The critical points are $(0,0), (2.4,4.462)$ and $(3,0)$. $(2.4,4.462)$ is also the endpoint of $y$ here. Function $y$ has the absolute and local minimum value of $0$ at $x=0$ and $x=3$, while it also has the local maximum value of $4.462$ at $x=2.4$. There is no absolute maximum value.
$$y=x^2\sqrt{3-x}$$ - Domain: $(-\infty,3]$ The domain shows that there exists an endpoint at $x=3$. 1) Find the derivative of function $y$: $$y'=(x^2)'\sqrt{3-x}+x^2(\sqrt{3-x})'$$ $$y'=2x\sqrt{3-x}+\frac{x^2(3-x)'}{2\sqrt{3-x}}$$ $$y'=2x\sqrt{3-x}+\frac{x^2(-1)}{2\sqrt{3-x}}$$ $$y'=2x\sqrt{3-x}-\frac{x^2}{2\sqrt{3-x}}$$ $$y'=\frac{4x(3-x)-x^2}{2\sqrt{3-x}}=\frac{12x-4x^2-x^2}{2\sqrt{3-x}}$$ $$y'=\frac{12x-5x^2}{2\sqrt{3-x}}$$ - We have $y'=0$ when $$12x-5x^2=0$$ $$x(12-5x)=0$$ $$x=0\hspace{1cm}\text{or}\hspace{1cm}x=\frac{12}{5}$$ - $y'$ is undefined when $2\sqrt{3-x}=0$, or $x=3$. Therefore, the critical points are the ones at $x=0$, $x=12/5$ and $x=3$. 2) Evaluate $y$ at all the critical points and endpoints: - For $x=0$: $$y=0^2\sqrt{3-0}=0$$ - For $x=12/5=2.4$: $$y=\Big(\frac{12}{5}\Big)^2\sqrt{3-\frac{12}{5}}=\frac{144}{25}\sqrt{\frac{3}{5}}\approx4.462$$ - For $x=3$: $$y=3^2\sqrt{3-3}=9\sqrt0=0$$ So the critical points are $(0,0), (2.4,4.462)$ and $(3,0)$. $(2.4,4.462)$ is also the endpoint of $y$ here.

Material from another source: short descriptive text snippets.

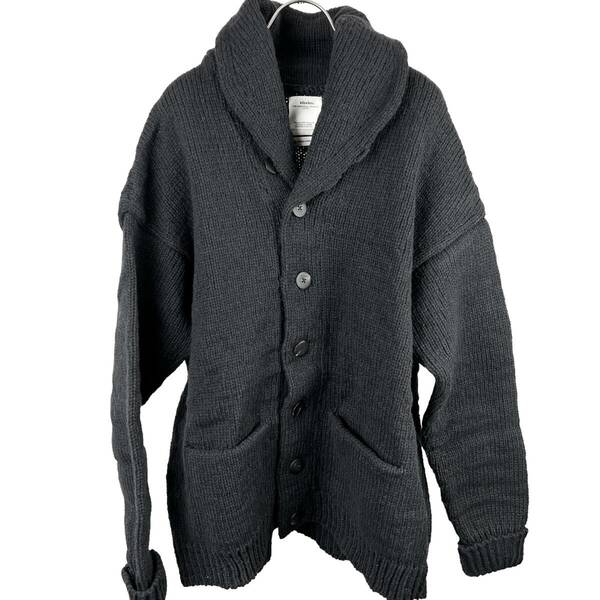 VISVIM(ビズビム) Wool Folded Neck Knit Jacket (black)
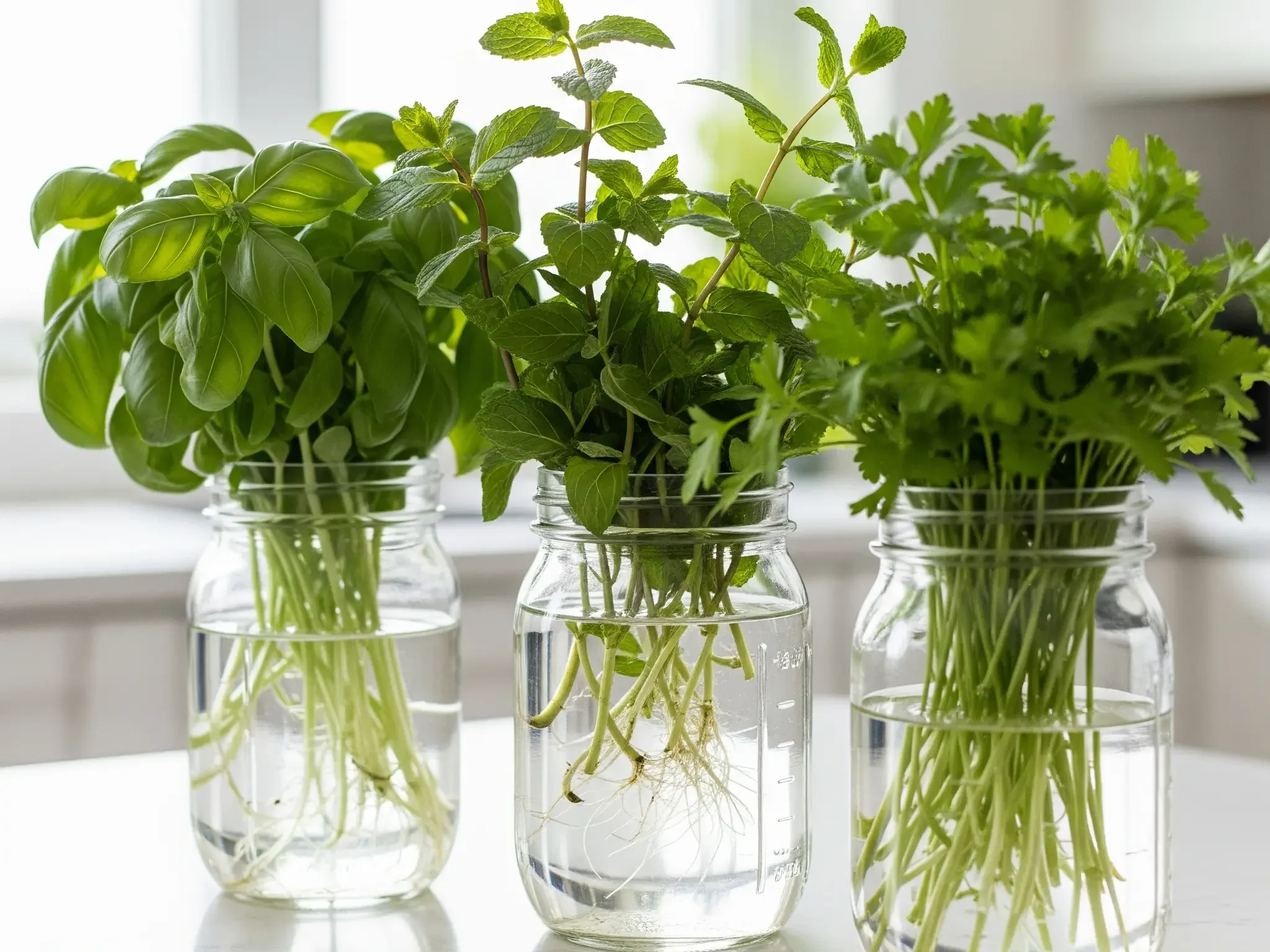 Hydroponic mason jar herb garden setup.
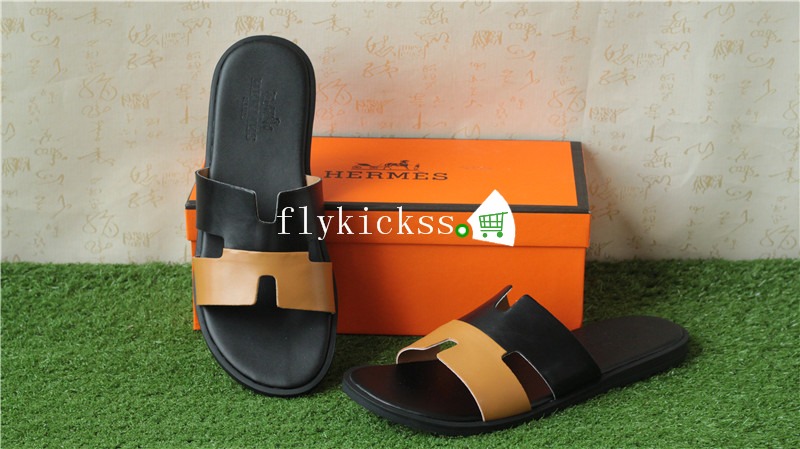 Hermes Slipper Brown Black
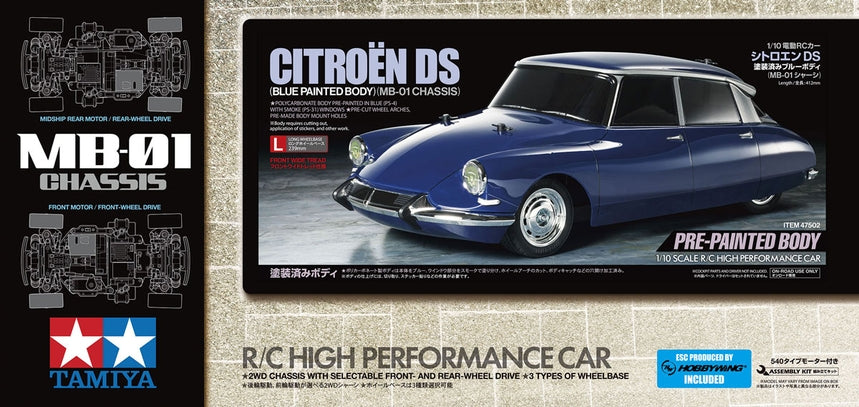 Tamiya 47502 1:10 Citroen DS Mb-01 Blue Painted Body Car Kit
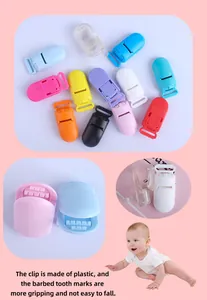 Detail of colorful plastic pacifier clips with non-slip teeth for baby DIY accessory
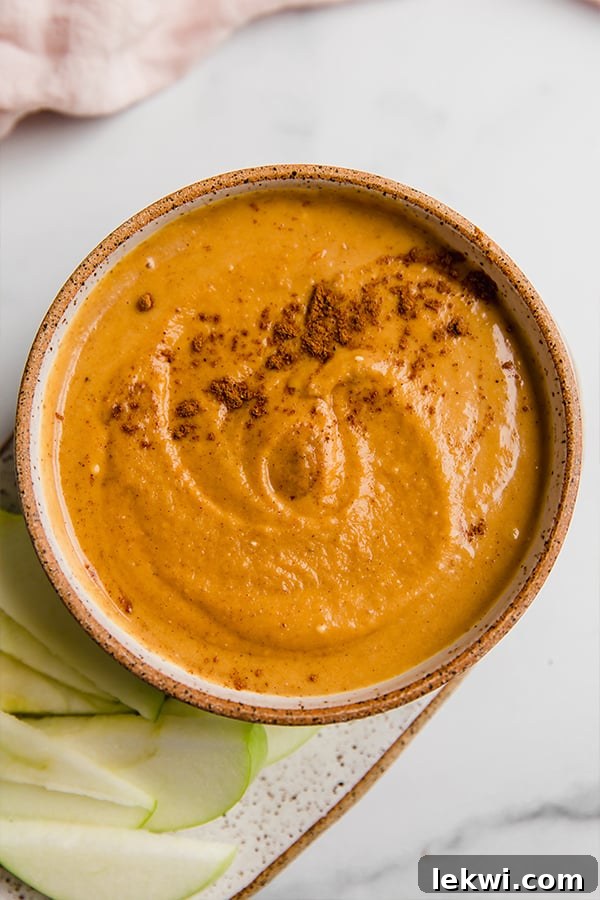 A beautifully arranged bowl of creamy pumpkin pie dip, garnished with a sprinkle of pumpkin pie spice, ready to be enjoyed. The rich orange hue of the dip hints at its authentic flavor, making it an irresistible centerpiece for any fall gathering or holiday table.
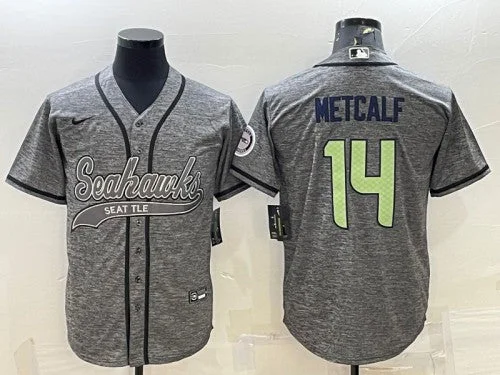 Baseball Jersey For Custom Team Gear-Men's Seattle Seahawks #14 DK Metcalf Gray With Patch Cool Base Stitched Baseball Jersey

Now take a look at the graph of function $y$. We see that function $y$ has the absolute and local minimum value of $0$ at $x=0$ and $x=3$, while it also has the local maximum value of $4.462$ at $x=2.4$. There is no absolute maximum value.